Re: Optimization of the is_normalized() function. - Mailing list pgsql-hackers

From Heikki Linnakangas
Subject Re: Optimization of the is_normalized() function.
Date
Msg-id 2f0ff747-0f8f-4627-9022-51eb59ee27c0@iki.fi
Whole thread Raw
In response to Re: Optimization of the is_normalized() function.  (Alexander Borisov <lex.borisov@gmail.com>)
List pgsql-hackers
On 21/10/2025 19:17, Alexander Borisov wrote:
> I continue to work on optimizations and improvements in Unicode.
> This patch changes the approach to storing data to determine whether
> a code point is normalized (YES, NO, MAYBE).
> In other words, we are talking about Normalization Quick Check.
> 
> Currently, a perfect hash is used to store knowledge about the
> code point. I suggest abandoning the use of perfect hash and storing
> code point data in bits packed into uint8.
> This will give us almost direct access to the data.
> 
> The essence is simple.
> 1. Take the code point and divide it by 8. This gives us the index
>    in the uint8 table.
> 2. We need to get the bit for the code point. Take the code point
>    modulo 8 to get the desired offset.
> 
> Since we need to store one of three values (YES, NO, MAYBE) for each
> code point, we are forced to use two bits. So everything is simply
> multiplied by 2.

I like the simplicity of that.

> This is how obtaining a value by code point looks like in code:
> 
> uc = ch * 2;
> index = uc / 8;
> bit = uc % 8;
> 
> found = UnicodeNormProps_NFC_QC[index];
> found >>= bit;
> found &= ~(PG_UINT8_MAX << 2);

This way of formulating it seems complicated though. But that's a small 
detail.

> In terms of speed:
> 
> Used code points: 0-9, a-z, A-Z (ASCII)
> With patch: tps = 256.279737
> Without patch: tps = 218.902135

That's nice, but ASCII codepoints are handled by the "ch < 
UNICODE_NFKC_QC_MIN" fastpath, and we could easily add such a fastpath 
to the perfect hash implementation too.

> Used code points: а-я, А-Я (Cyrillic)
> With patch: tps = 156.979941
> Without patch: tps = 146.339438

I was hoping for more gain here...

The new tables are larger, which might explain some of that. And that 
will hurt more with more real world workloads, as the tables consume 
cache space that could be used for other stuff.

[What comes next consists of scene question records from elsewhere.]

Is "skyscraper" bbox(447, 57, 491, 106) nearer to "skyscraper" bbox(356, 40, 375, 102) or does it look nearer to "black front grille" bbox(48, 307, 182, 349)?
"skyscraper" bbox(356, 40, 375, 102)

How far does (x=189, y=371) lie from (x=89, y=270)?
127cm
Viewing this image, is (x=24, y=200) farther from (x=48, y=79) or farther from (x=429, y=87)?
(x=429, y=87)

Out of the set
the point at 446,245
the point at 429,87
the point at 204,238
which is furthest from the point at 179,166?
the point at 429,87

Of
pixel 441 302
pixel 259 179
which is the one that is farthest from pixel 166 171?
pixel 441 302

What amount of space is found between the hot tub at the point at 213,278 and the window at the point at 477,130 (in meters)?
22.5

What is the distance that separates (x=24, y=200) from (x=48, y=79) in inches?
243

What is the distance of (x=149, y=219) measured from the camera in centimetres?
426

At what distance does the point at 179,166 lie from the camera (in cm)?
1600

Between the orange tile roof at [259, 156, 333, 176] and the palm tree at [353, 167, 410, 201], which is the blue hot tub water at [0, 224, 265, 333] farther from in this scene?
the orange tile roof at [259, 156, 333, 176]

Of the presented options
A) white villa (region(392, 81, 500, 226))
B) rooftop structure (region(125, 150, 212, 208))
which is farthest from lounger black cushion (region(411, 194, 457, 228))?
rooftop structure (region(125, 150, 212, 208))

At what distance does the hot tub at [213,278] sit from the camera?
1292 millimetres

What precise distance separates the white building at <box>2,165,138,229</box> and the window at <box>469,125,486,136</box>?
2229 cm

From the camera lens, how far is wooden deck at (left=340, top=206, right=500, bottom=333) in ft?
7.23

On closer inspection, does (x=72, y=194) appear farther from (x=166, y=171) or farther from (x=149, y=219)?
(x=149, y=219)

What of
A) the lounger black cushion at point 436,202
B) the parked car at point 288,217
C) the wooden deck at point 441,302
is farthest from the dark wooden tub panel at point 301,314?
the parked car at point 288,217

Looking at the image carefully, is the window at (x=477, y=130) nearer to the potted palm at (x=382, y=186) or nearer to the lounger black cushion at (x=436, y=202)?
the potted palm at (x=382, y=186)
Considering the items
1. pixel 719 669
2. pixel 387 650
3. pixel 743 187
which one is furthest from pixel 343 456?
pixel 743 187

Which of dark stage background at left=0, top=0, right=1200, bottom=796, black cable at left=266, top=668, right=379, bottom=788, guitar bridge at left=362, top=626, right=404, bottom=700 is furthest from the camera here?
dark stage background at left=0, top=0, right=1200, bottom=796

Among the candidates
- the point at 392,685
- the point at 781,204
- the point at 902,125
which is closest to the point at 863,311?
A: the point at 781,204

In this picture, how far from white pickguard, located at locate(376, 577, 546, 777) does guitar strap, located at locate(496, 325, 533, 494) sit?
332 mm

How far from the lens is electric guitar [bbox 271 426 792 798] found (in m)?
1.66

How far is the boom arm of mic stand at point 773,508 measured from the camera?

Perhaps a 2-level radix tree would be more efficient here too? There are 
long ranges of YES values in the table, which could be collapsed 
together in a radix tree.

> Thoughts out loud:
> It is also known that in Postgres, Normalization Quick Check does
> not perform a fair check for NFD and NFKD because the hash tables became
> too large. For these forms, the result MAYBE is always returned.
> We can implement a fair check for NFD and NFKD forms using the specified
> approach. In this case, the binary file will increase in size by 99040
> bytes. Considering that this is only used on the backend.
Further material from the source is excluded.